In the reply, include exactly the lines of the entries below from the first to the line with "scientific name: Leopardus pardalis", that line included.

---

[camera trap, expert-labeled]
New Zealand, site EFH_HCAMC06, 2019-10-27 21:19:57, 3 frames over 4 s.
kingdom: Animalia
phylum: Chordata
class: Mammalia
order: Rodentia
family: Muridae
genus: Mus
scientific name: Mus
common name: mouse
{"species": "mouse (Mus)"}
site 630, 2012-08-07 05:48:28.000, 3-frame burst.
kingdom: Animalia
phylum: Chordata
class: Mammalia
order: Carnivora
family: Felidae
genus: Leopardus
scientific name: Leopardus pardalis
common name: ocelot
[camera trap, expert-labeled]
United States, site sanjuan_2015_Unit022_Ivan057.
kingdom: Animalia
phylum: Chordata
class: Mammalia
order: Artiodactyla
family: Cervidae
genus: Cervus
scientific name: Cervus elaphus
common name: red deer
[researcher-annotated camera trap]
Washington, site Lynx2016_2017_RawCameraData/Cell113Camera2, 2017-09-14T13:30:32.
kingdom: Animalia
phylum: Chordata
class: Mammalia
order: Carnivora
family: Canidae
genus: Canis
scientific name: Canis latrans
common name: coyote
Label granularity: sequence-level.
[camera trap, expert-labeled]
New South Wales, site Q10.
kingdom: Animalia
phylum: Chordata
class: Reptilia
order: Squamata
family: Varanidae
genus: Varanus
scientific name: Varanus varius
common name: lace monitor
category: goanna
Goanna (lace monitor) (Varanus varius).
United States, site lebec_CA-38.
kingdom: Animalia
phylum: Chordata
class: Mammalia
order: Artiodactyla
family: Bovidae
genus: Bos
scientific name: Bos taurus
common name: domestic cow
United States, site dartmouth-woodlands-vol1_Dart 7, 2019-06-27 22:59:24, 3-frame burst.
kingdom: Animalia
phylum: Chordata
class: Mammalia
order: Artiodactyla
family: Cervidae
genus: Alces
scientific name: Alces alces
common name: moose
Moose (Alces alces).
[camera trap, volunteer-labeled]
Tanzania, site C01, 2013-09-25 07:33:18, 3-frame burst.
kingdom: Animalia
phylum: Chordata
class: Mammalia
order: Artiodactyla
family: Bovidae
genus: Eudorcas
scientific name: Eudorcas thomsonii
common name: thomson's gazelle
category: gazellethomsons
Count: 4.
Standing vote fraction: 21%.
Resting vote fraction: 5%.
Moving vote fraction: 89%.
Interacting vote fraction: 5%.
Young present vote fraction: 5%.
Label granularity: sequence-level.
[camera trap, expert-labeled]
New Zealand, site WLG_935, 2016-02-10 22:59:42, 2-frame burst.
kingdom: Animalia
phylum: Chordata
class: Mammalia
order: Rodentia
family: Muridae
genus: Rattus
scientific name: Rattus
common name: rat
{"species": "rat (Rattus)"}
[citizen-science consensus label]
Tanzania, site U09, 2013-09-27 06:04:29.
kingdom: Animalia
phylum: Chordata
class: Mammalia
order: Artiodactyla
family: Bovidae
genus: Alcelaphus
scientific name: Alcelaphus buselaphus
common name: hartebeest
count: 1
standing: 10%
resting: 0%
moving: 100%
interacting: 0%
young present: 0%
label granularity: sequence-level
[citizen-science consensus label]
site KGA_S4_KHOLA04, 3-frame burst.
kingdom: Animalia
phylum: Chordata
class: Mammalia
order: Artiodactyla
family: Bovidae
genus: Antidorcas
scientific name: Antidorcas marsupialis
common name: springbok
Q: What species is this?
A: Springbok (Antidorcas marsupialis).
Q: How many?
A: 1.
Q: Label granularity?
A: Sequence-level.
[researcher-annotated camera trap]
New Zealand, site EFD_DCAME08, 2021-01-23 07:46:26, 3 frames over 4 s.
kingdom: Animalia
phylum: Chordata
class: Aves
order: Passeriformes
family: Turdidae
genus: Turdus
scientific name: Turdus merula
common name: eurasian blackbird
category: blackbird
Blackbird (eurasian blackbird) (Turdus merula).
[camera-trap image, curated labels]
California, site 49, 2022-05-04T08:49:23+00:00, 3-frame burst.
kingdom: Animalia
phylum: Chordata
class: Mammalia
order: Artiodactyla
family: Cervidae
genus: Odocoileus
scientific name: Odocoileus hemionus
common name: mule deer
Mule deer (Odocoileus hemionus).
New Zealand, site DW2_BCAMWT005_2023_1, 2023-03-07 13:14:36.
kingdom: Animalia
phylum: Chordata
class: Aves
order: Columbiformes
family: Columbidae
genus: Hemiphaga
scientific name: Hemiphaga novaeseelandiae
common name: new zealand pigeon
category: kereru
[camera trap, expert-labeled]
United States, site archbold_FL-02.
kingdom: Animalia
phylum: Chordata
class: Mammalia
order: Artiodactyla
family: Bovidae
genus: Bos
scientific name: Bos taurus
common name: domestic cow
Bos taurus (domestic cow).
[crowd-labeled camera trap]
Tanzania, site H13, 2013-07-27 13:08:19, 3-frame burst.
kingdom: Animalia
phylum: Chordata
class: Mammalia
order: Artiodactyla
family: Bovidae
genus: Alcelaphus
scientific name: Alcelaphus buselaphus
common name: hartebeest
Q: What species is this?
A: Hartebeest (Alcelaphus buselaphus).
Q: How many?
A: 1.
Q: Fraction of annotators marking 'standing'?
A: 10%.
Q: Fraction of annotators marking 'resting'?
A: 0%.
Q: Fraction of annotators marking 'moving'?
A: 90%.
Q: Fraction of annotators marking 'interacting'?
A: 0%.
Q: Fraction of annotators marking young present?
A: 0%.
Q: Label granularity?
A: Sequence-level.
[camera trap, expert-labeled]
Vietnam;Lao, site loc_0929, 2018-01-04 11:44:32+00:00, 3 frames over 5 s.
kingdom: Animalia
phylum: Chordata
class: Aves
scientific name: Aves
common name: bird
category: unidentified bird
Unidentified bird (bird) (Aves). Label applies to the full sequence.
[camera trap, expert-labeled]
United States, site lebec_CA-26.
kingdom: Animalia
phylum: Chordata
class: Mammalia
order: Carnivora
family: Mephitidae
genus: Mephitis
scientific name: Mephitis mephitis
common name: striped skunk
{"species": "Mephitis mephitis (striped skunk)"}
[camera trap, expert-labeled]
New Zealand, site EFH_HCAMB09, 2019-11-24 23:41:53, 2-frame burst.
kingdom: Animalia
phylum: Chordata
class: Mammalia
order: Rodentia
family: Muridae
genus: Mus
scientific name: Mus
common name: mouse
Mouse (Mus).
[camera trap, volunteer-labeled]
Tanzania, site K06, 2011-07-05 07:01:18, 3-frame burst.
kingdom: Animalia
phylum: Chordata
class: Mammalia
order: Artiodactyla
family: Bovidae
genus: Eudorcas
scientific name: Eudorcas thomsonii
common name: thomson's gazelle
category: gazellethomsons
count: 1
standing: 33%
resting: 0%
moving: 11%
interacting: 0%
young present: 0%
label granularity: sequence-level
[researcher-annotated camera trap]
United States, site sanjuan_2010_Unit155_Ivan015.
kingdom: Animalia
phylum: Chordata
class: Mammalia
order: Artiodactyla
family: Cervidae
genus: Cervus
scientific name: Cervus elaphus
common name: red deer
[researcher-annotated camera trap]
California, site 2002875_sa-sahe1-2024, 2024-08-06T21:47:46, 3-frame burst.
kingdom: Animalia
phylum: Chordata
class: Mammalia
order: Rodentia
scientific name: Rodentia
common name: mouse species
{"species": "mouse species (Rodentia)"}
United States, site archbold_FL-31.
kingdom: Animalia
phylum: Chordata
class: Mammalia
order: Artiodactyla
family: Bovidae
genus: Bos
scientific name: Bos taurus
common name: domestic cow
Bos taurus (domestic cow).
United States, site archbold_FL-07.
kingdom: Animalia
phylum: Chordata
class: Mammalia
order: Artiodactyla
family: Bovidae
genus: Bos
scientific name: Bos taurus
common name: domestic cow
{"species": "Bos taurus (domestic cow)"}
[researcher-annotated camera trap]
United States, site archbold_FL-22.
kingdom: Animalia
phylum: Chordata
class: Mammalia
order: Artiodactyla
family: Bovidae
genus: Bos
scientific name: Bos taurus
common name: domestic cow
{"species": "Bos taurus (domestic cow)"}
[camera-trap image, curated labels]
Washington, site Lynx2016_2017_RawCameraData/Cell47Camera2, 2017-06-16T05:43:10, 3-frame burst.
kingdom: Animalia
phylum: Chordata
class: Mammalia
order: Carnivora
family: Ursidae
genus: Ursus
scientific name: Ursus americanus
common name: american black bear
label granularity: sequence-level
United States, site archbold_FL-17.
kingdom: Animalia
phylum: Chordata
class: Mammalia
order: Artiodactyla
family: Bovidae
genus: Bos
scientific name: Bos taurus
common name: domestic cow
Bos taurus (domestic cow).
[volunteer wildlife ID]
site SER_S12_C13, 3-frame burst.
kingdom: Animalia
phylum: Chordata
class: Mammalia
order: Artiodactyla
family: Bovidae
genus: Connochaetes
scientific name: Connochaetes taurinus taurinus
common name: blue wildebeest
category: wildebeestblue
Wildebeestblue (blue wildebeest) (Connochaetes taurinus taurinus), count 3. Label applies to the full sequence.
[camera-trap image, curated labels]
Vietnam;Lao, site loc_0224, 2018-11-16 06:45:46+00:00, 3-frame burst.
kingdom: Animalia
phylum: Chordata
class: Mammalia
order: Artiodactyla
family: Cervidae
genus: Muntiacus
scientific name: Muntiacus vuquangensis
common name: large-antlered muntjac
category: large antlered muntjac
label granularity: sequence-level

---

RESULT OF THIS TASK:
[camera trap, expert-labeled]
New Zealand, site EFH_HCAMC06, 2019-10-27 21:19:57, 3 frames over 4 s.
kingdom: Animalia
phylum: Chordata
class: Mammalia
order: Rodentia
family: Muridae
genus: Mus
scientific name: Mus
common name: mouse
{"species": "mouse (Mus)"}
site 630, 2012-08-07 05:48:28.000, 3-frame burst.
kingdom: Animalia
phylum: Chordata
class: Mammalia
order: Carnivora
family: Felidae
genus: Leopardus
scientific name: Leopardus pardalis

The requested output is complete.